Derrière ces statistiques, une réalité souvent tue : la peur, la honte et le silence. « Beaucoup de victimes n’osent pas demander de l’aide, de crainte d’aggraver la situation », souligne un responsable cantonal.
L’an dernier, 18 femmes ont perdu la vie sous les coups de leur conjoint ou ex-conjoint. En 2025, le bilan est déjà plus lourd : 20 féminicides recensés.
Un numéro unique et confidentiel
Dès le 1er novembre, les personnes concernées pourront contacter la ligne d’écoute zurichoise au 044 455 21 42, 24h/24 et 7j/7.
Les appels seront pris en charge par des conseillers formés, dont plusieurs étudiants en psychologie, garants d’une écoute bienveillante et professionnelle.
Aucun dossier n’est créé, précise le canton : la confidentialité est totale. « Nous voulons offrir un espace sûr et humain, où parler sans peur », explique une responsable du projet.
Vers un modèle national en 2026
La Confédération prévoit de généraliser ce dispositif à tous les cantons d’ici à mai 2026. Cette initiative s’inscrit dans la révision de la loi fédérale sur l’aide aux victimes, qui rendra obligatoire la mise en place d’une hotline dans chaque région.

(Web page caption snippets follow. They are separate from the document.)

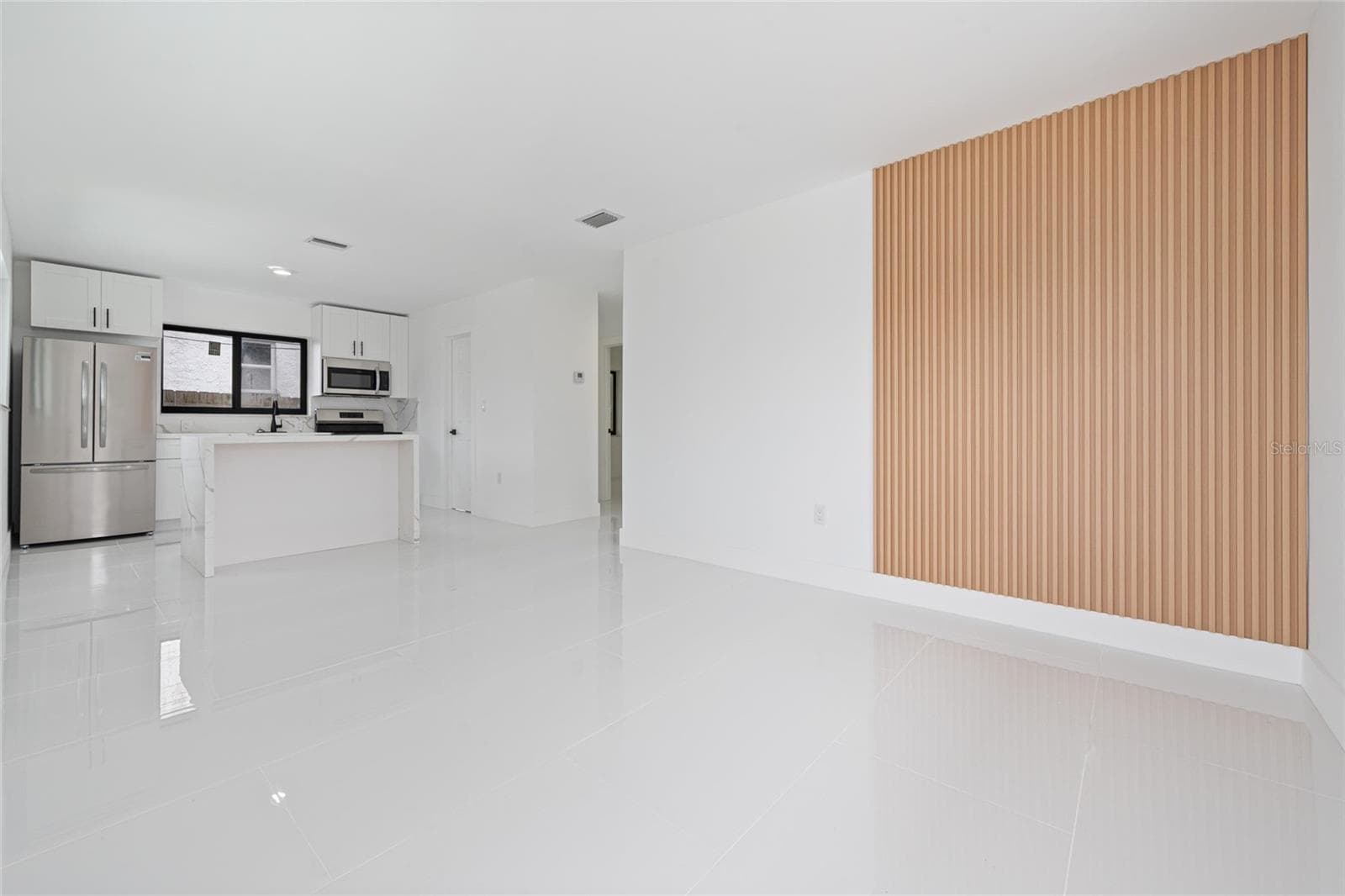 Duplex at 1112 SW 11TH AVE, MIAMI, photo 24 of 39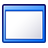 remove, view WhiteSmoke icon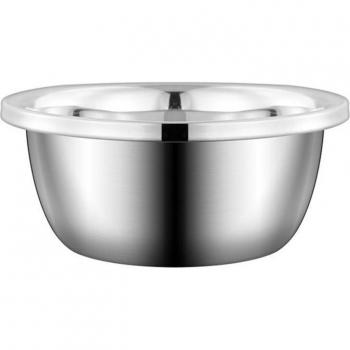 Commercial Grade Heavy Duty Stainless Steel Kitchen Basin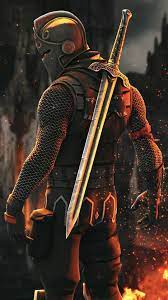 Use code newscapepro in the fortnite item shop! Still In My Opinion The Best Legendary Skin Best Gaming Wallpapers Gaming Wallpapers Hd Phone Backgrounds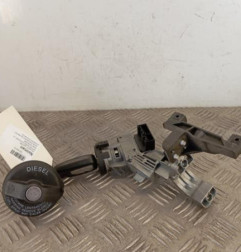 Neiman PEUGEOT BIPPER Photo n°1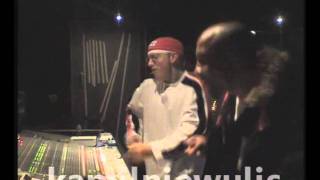 D12 World DVD Part 1 [upl. by Fredrick11]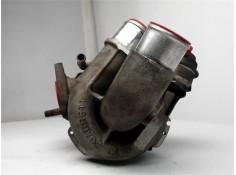 TURBO 172010G010 JTC11880 1720106010 TOYOTA | 172010G01084 TOYOTA
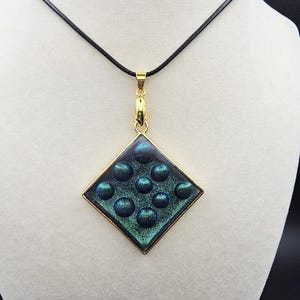 Jewelry, Necklace, Pendant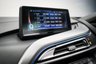 USED 2015 V BMW I8 1.5 7.1kWh Coupe 2dr Petrol Plug-in Hybrid Auto 4WD Euro 6 (s/s) (362 ps) &pound;8000 FACTORY OPTIONS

La conseillère d’État Jacqueline Fehr (PS) justifie l’urgence d’agir :
« La violence n’a pas d’horaires. L’aide non plus. Il ne suffit pas que Zurich et quelques autres cantons soient exemplaires : il faut une approche nationale. »
Actuellement, près de 40 % des femmes hébergées dans les foyers zurichois viennent d’autres cantons, signe d’un manque de structures ailleurs en Suisse.
Genève, pionnier en Suisse romande
Le canton de Genève fait figure d’exception : il dispose depuis 2009 d’une ligne dédiée, le 0840 110 110, soutenue par les autorités cantonales.
Dans les cantons de Vaud, Fribourg et du Valais, le rôle de soutien est assuré par des fondations partenaires, souvent appuyées financièrement par l’État.
Mais ailleurs, les lacunes demeurent : Neuchâtel et le Jura ne disposent toujours pas d’un service accessible en continu.